> Given problem:
How many lines below contain the string "between", matching case exactly? Reply with the number alone.

> Extracted records:
>> begin

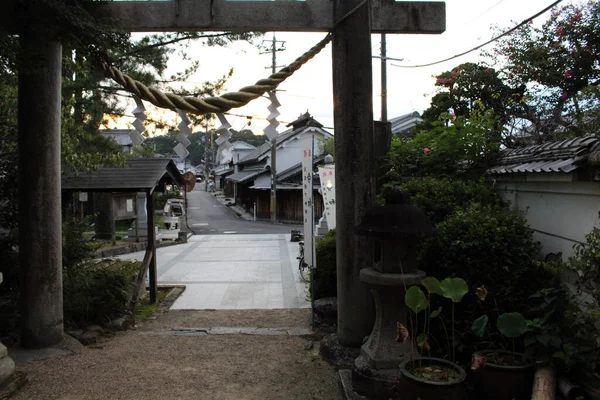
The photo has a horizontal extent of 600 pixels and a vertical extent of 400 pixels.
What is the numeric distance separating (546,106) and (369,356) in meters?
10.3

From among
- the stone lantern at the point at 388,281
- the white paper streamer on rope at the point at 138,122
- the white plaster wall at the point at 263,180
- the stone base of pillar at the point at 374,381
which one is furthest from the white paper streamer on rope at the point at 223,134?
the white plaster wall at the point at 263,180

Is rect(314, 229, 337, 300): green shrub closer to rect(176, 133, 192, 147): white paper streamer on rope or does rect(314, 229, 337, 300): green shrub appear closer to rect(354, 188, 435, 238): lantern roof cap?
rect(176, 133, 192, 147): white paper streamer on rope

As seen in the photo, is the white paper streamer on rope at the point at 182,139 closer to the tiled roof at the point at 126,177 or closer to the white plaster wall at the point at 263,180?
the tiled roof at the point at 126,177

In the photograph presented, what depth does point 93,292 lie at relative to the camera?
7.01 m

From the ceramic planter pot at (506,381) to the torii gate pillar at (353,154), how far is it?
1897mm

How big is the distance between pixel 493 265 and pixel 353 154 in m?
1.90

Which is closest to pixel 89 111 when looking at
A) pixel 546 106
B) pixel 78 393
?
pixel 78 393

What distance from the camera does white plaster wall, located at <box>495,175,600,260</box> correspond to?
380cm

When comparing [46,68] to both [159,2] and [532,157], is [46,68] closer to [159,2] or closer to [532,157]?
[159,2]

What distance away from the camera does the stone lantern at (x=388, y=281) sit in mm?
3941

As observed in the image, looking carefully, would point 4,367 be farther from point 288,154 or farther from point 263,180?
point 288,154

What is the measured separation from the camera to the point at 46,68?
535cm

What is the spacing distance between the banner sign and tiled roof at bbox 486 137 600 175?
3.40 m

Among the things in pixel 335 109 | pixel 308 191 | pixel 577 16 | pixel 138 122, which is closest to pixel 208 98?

>> end
>> begin

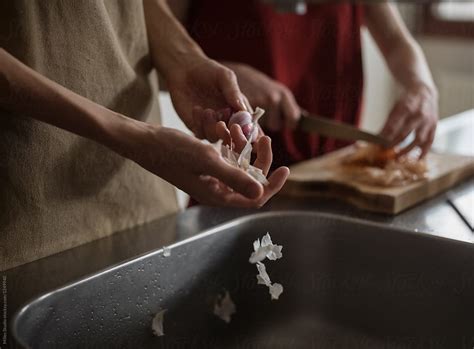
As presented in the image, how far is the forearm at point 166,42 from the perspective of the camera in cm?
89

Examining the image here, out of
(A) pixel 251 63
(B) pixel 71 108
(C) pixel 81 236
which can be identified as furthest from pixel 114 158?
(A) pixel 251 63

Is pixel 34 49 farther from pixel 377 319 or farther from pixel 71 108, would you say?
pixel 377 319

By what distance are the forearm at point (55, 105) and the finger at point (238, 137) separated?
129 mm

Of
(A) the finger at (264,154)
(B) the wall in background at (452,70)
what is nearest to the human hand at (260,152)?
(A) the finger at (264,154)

>> end
>> begin

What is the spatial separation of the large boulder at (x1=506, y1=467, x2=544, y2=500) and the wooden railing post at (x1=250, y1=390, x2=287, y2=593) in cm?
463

>> end

> Result:
2